==== Excerpt to read ====

2. John Cage: Concert for Piano and Orchestra (1958)

John Cage’s Concert for Piano and Orchestra (1958) is a unique work in his oeuvre because of its association not only with the composer himself but also with David Tudor’s extensive role in realizing and performing the part of the Concert intended for the solo pianist, which Cage titled the Solo for Piano. What, might we ask, is so unusual and unprecedented about the Concert’s Solo for Piano, and how do we understand its great appeal for Tudor?

To begin, the Solo for Piano represented, at the time, Cage’s most elaborate and complex use of indeterminacy in performance. As he said in his lecture “Indeterminacy,” the second of three talks delivered under the title “Composition as Process” in Darmstadt, Germany, in September 1958:

A performance of a composition which is indeterminate of its performance is necessarily unique. It cannot be repeated. When performed a second time, the outcome is other than it was. Nothing is accomplished by such a performance, since that performance cannot be grasped as an object in time.¹

To make compositions that reflected these ideals, Cage developed complex and visually striking notations that distanced performers from the intention-driven principles that had heretofore guided Western music. As James Pritchett has argued, the crucial principles of indeterminacy were (1) experimental—involving actions with unforeseen outcomes such that a performance “cannot be repeated” or “grasped as an object”; (2) purposeless—as in a “purposeless process” that gives rise to “no matter what eventuality,” in which “nothing is accomplished”; and (3) unknowing—“by employing some operation exterior to [the performer’s] mind.”² All were central to Cage’s work after 1950, which was recognized for its experimental procedures that resulted in unique and unpredictable events, for its commitment to the “purposeless” quality of a music divorced from the aims of individual expression, and for its Zen-infused philosophy that grounded Cage’s compositional technique in the impersonal forces of nature.³

If Cage’s philosophy is well-known, it is less often remarked that Tudor played a crucial role in the development of Cage’s turn to indeterminacy. Like Tudor and Morton Feldman (see chapter 1), the first meeting of Tudor and Cage was auspicious. On 17 December 1950, in New York, Tudor gave the U.S. premiere performance of Pierre Boulez’s Second Sonata (1948), a technically demanding piece that extended the dissonant atonality associated with composers such as Arnold Schoenberg and Anton Webern into an aggressive, large-scale composition. As a result of this premiere, Tudor began to develop a reputation as an exceptionally talented performer of difficult modern music, a reputation that would prove significant to the notoriety of the postwar musical avant-garde. Cage, who turned pages for Tudor at the premiere, was himself electrified by the performance. The following year, Cage, feeling inspired, embarked on a monumental solo piano work for Tudor titled Music of Changes.⁴ Recalling this early collaboration, Cage noted:

In all my works since 1952, I have tried to achieve what would seem interesting and vibrant to David Tudor. Whatever succeeds in the works I have done has been determined in relationship to him. . . . Tudor was present in everything I was doing. . . . At that time [1951], he was the Music of Changes.⁵

Tudor learned each section of Music of Changes as soon as Cage completed it, thus confirming that the notation was playable. The correspondence between the two offers a vivid chronicle of their collaboration, which fostered a long-lasting friendship (fig. 2.1). A letter from Tudor to Cage in late July 1951 questions and seeks to verify numerous technical details with respect to pedaling:

A few things I would like to check: . . . what are the exact functions you had in mind for the pedals . . . ; what about the inclusion in the pedals of the graces D + A p. 5 4s. [4th system]; are the 4 16ths top p. 6 correct (I hope so!); to which group does the 2nd ½ pedal belong p.7 3s. 1m., ffff or ppp-pppp . . . . I have revised the pedaling considerably, we’ll see how you like it.⁶

Cage’s reply, dated 5 August 1951 (fig. 2.2), shows not only the depth of his personal attachment (“Your letter has given me much pleasure, how much exactly I cannot say as I’ve lost count of the number of times I’ve reread it”) but also his technical vigilance in addressing every detailed question Tudor had posed. From Tudor’s intimate yet assertive queries, one gets a sense that he was not merely a performer who was capable of serving as a dutiful interpreter but also keen on making significant musical choices of his own. In his preface to Music of Changes, Cage concluded that such a bond of trust had become necessary in order for Tudor to decipher the complex score he had devised: “It will be found in many places that the notation is irrational; in such instances the performer is to employ his own discretion.”⁷

At the end of his August reply, Cage writes that a performance of Music of Changes should be guided by a principle of radical discontinuity: “The guiding principle for performance should be to act so that each action is itself (that means infinitely different and incomparable, single, never before or later to occur, so that each moment makes history).”⁸ Cage’s statement is emblematic of his famous turn during this same year—1951—to chance operations. In preparing Music of Changes for Tudor, Cage created a chart of various sounds (single notes, two pitches, chords, larger constellations of pitches, and silences), a set of possible durations, and a chart of different dynamic values. A coin toss determined numbers that corresponded to hexagrams in the I Ching, the ancient Chinese divination text that was translated into English as Book of Changes. Such hexagrams in turn pointed to different combinations of sounds, durations, and dynamics that Cage would then sequence together in the score.

====

**What you will do:**
A. In the passage on Cage and Tudor, what date did Tudor give the U.S. premiere of Boulez's Second Sonata?
B. Name every kind of sound that the passage on Cage and Tudor says Cage put in his chart when preparing Music of Changes.
C. Write the next part of the passage on Cage and Tudor, picking up after its final sentence.
The listing after this passage on Cage and Tudor is separate material.

==== Available data ====

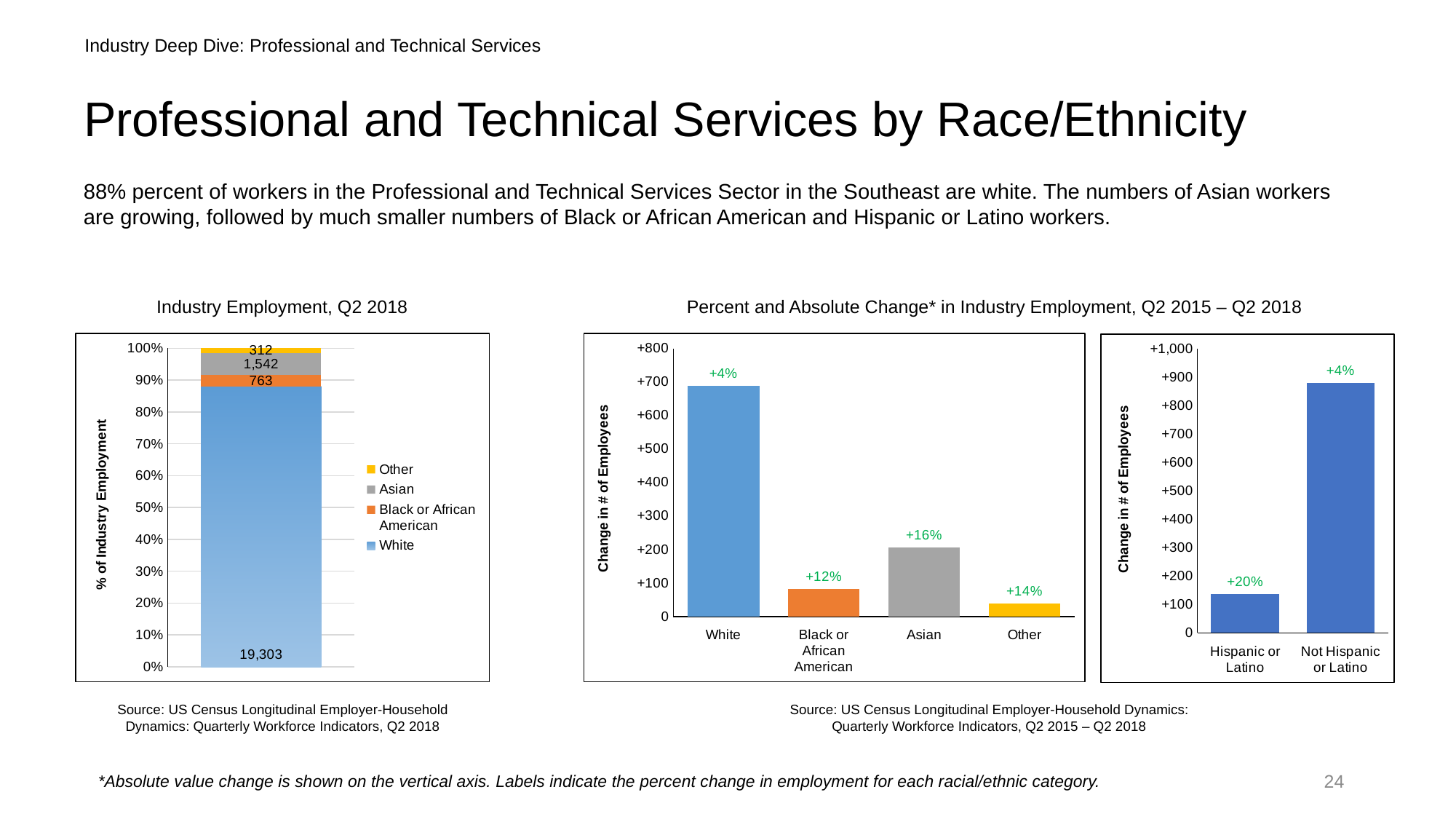
In the Industry Employment, Q2 2018 chart, how many White workers are shown? 19,303 In the Industry Employment, Q2 2018 chart, what is the value for Other? 312 In the rightmost chart (change in employment by Hispanic or Latino status), is the change in number of employees for Hispanic or Latino greater or less than +200? less In the Industry Employment, Q2 2018 chart, what is the value for Asian workers? 1,542 In the Industry Employment, Q2 2018 chart, what is the total of all four segments of the stacked bar? 21,920 In the rightmost chart (change in employment by Hispanic or Latino status), what percent change is labeled for Hispanic or Latino? +20% In the Industry Employment, Q2 2018 chart, how many more Asian workers are there than Black or African American workers? 779 In the middle chart (Percent and Absolute Change in Industry Employment by race), which category has the largest absolute change in number of employees? White In the middle chart (Percent and Absolute Change in Industry Employment by race), what percent change is labeled for Asian? +16% In the middle chart (Percent and Absolute Change in Industry Employment by race), is the change in number of employees for White greater or less than +600? greater How many series does the legend of the Industry Employment, Q2 2018 chart list? 4 In the middle chart (Percent and Absolute Change in Industry Employment by race), how many categories are shown on the x axis? 4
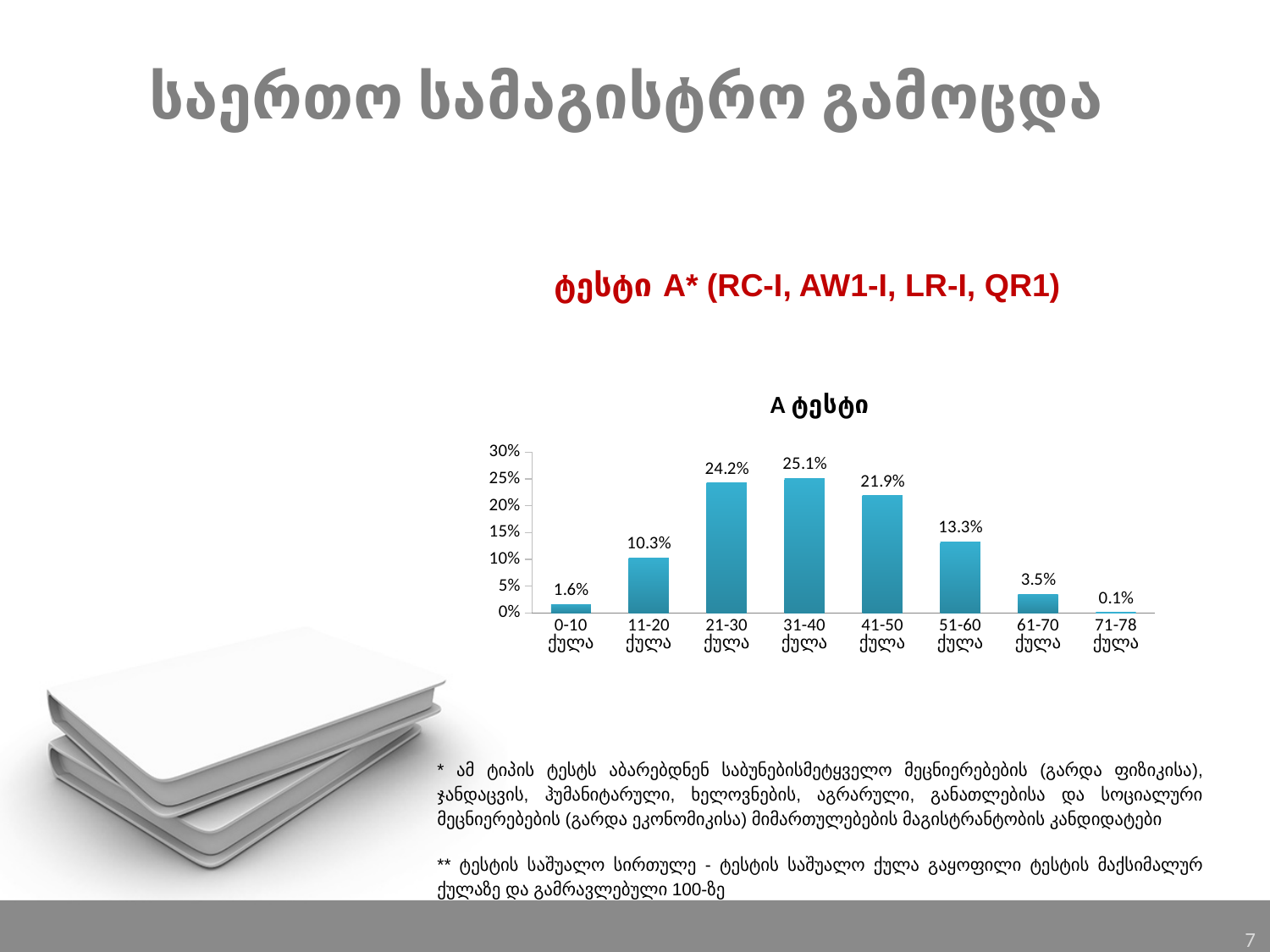
Is the value for 51-60 ქულა greater or less than 15%? less What is the difference between the values for 21-30 ქულა and 51-60 ქულა? 10.9% Which category has the highest value? 31-40 ქულა What is the title of the chart? A ტესტი What is the value for the 11-20 ქულა category? 10.3% How many categories are shown on the x axis? 8 Do the values rise or fall from 31-40 ქულა to 71-78 ქულა? fall What is the value for the 61-70 ქულა category? 3.5% Which is larger, the value for 41-50 ქულა or the value for 11-20 ქულა? 41-50 ქულა What is the value for the 31-40 ქულა category? 25.1% Which category has the lowest value? 71-78 ქულა What kind of chart is shown on the slide? bar chart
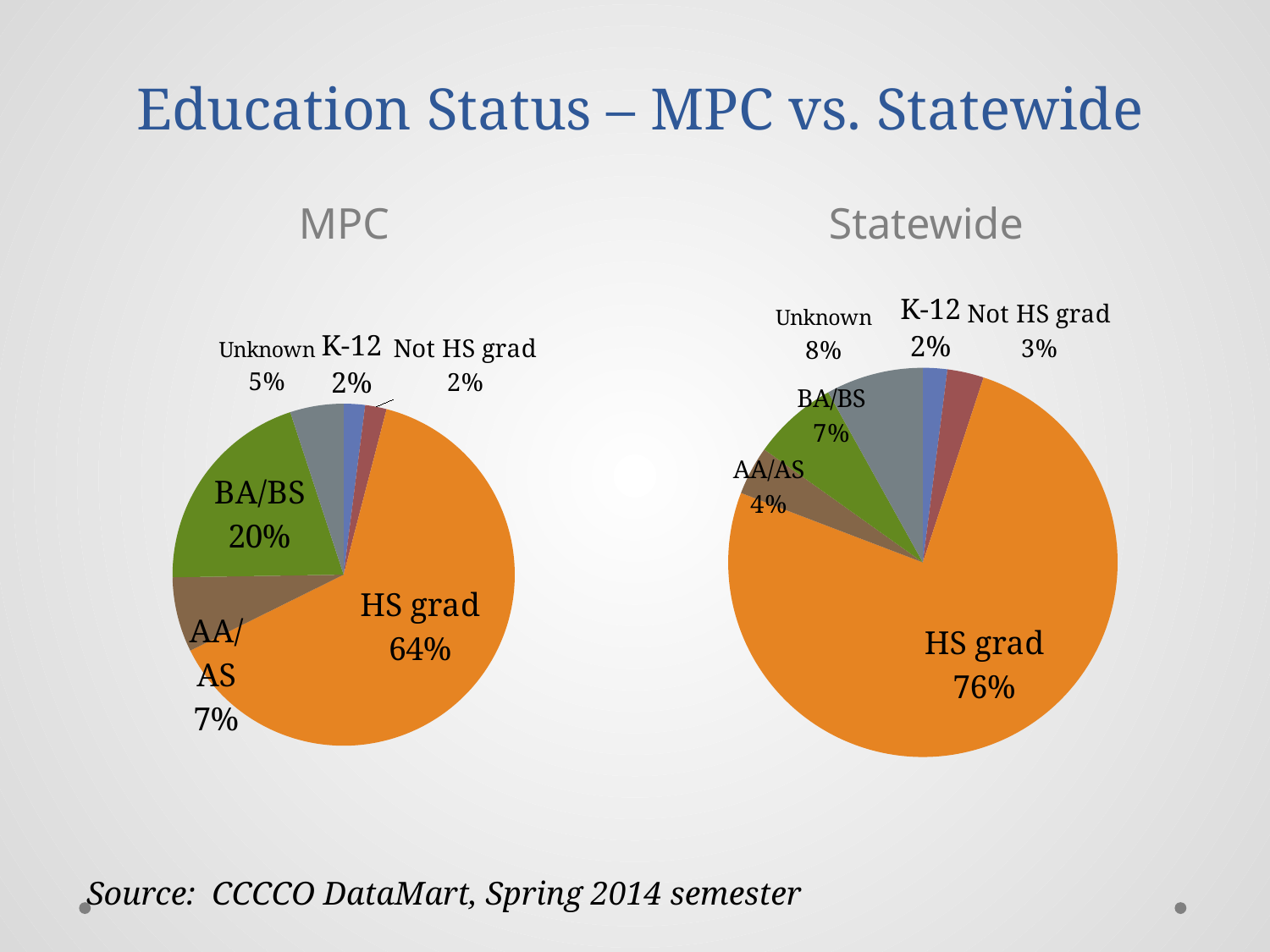
In the Statewide pie chart, what share is Unknown? 8% In the Statewide pie chart, what share is AA/AS? 4% What is the difference between the HS grad share in the Statewide chart and the HS grad share in the MPC chart? 12% In the MPC pie chart, what share is HS grad? 64% In the MPC pie chart, what share is BA/BS? 20% What type of chart is used for the Statewide data? Pie chart What is the title of the slide? Education Status – MPC vs. Statewide In the Statewide pie chart, what share is HS grad? 76% Which is larger: the BA/BS share in the MPC chart or the BA/BS share in the Statewide chart? MPC How many categories does the MPC pie chart show? 6 In the MPC pie chart, which category has the largest slice? HS grad In the Statewide pie chart, which category has the smallest slice? K-12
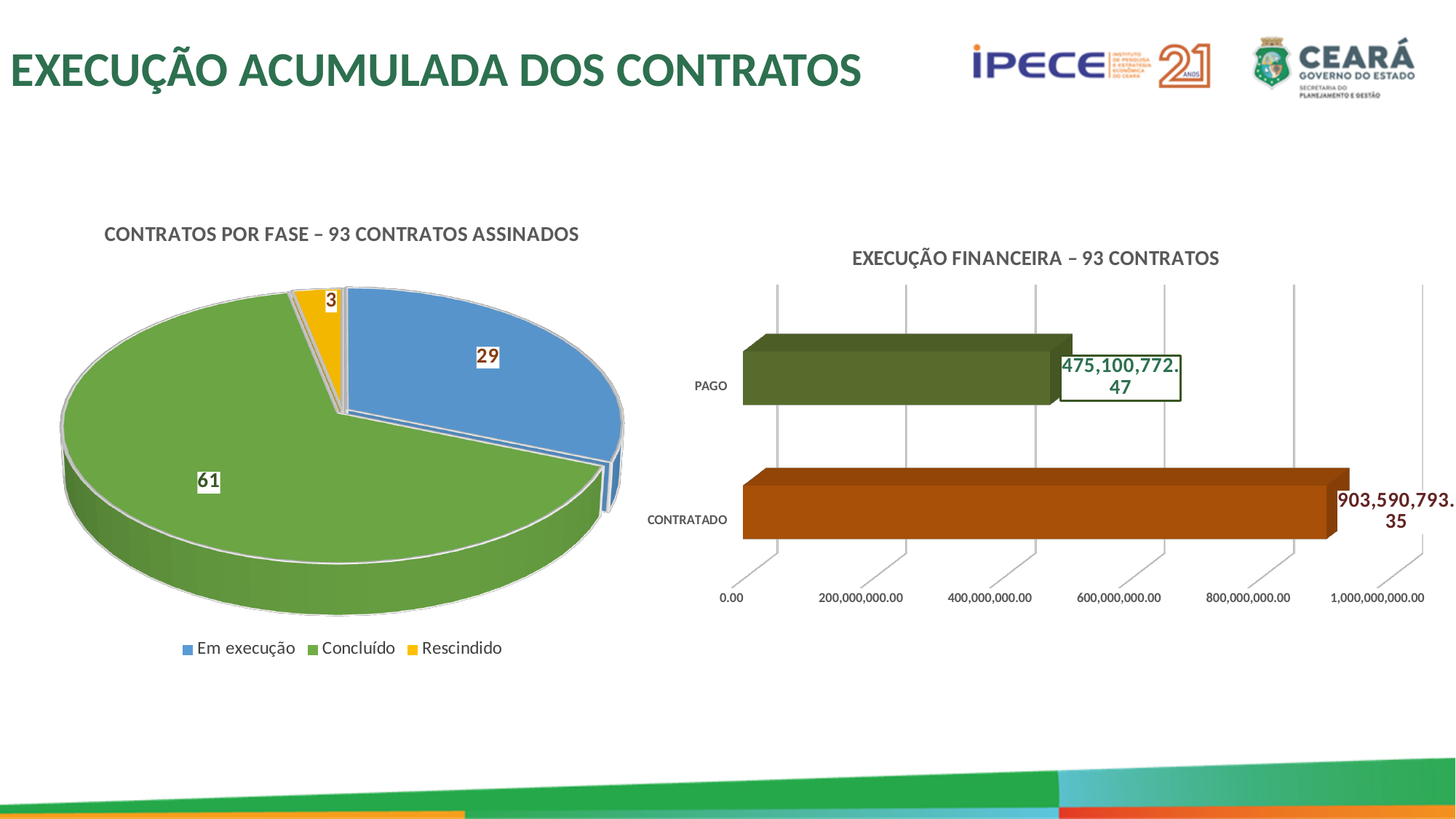
In the pie chart 'CONTRATOS POR FASE – 93 CONTRATOS ASSINADOS', how many contracts are 'Rescindido'? 3 In the chart 'EXECUÇÃO FINANCEIRA – 93 CONTRATOS', what is the value for PAGO? 475,100,772.47 In the pie chart 'CONTRATOS POR FASE – 93 CONTRATOS ASSINADOS', how many contracts are 'Concluído'? 61 In the pie chart 'CONTRATOS POR FASE – 93 CONTRATOS ASSINADOS', how many more contracts are 'Concluído' than 'Em execução'? 32 In the pie chart 'CONTRATOS POR FASE – 93 CONTRATOS ASSINADOS', how many contracts are 'Em execução'? 29 In the chart 'EXECUÇÃO FINANCEIRA – 93 CONTRATOS', what is the value for CONTRATADO? 903,590,793.35 What kind of chart is 'EXECUÇÃO FINANCEIRA – 93 CONTRATOS'? Bar chart In the pie chart 'CONTRATOS POR FASE – 93 CONTRATOS ASSINADOS', what colour is the 'Rescindido' slice? Yellow In the pie chart 'CONTRATOS POR FASE – 93 CONTRATOS ASSINADOS', how many categories does the legend list? 3 In the pie chart 'CONTRATOS POR FASE – 93 CONTRATOS ASSINADOS', which category has the largest slice? Concluído In the chart 'EXECUÇÃO FINANCEIRA – 93 CONTRATOS', what is the difference between CONTRATADO and PAGO? 428,490,020.88 In the pie chart 'CONTRATOS POR FASE – 93 CONTRATOS ASSINADOS', which category has the smallest slice? Rescindido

====

**Per-task answers:**
A. 17 December 1950, in New York.

B. Single notes, two pitches, chords, larger constellations of pitches, and silences.

C.
While the compositional process was chance-based, Music of Changes is a fully notated score that remains relatively fixed from one performance to the next.⁹ As his chance-derived compositions developed in the 1950s, Cage expanded upon his aesthetic of non-intentionality by inventing a wealth of more or less indeterminate musical notations. For the Solo for Piano, he devised visually complex “graphs” (as he called them) that gave Tudor room to interpret imaginative hand-drawn diagrams, navigate ambiguous and often convoluted instructions, choose which graphs to play and when, and, in some instances, determine what to play by using secondary calculations or realizations. Some of the graphs for Solo for Piano were entirely new; others Cage reworked from scores from the 1950s, including the Music for Piano series (1952–56), Winter Music (1957), and Variations I (1958), all of which were written for Tudor. A sheet from the score shows two of Cage’s graphs for the Solo for Piano, each identified by a letter of the alphabet (D and Z) (fig. 2.3).

In all, the Solo for Piano contains eighty-four graphs distributed across sixty-three pages, with some graphs stretching over two or three pages. Cage deliberately chose this multiplicity and maximal information to diffuse his own compositional agency and to produce a highly abstract and esoteric composition devoid of traditionally expressive audible patterns and repetitions. The resultant stack of pages is also a complex physical object, like a thick deck of playing cards, only here the cards measure 11 by 17 inches. For this reason, the sheets are nearly impossible to view as a totality. Physically handling the score—shuffling it, recombining it, marveling at its many intricacies—these actions mirror, from a visual and tactile perspective, the indeterminacy of the work.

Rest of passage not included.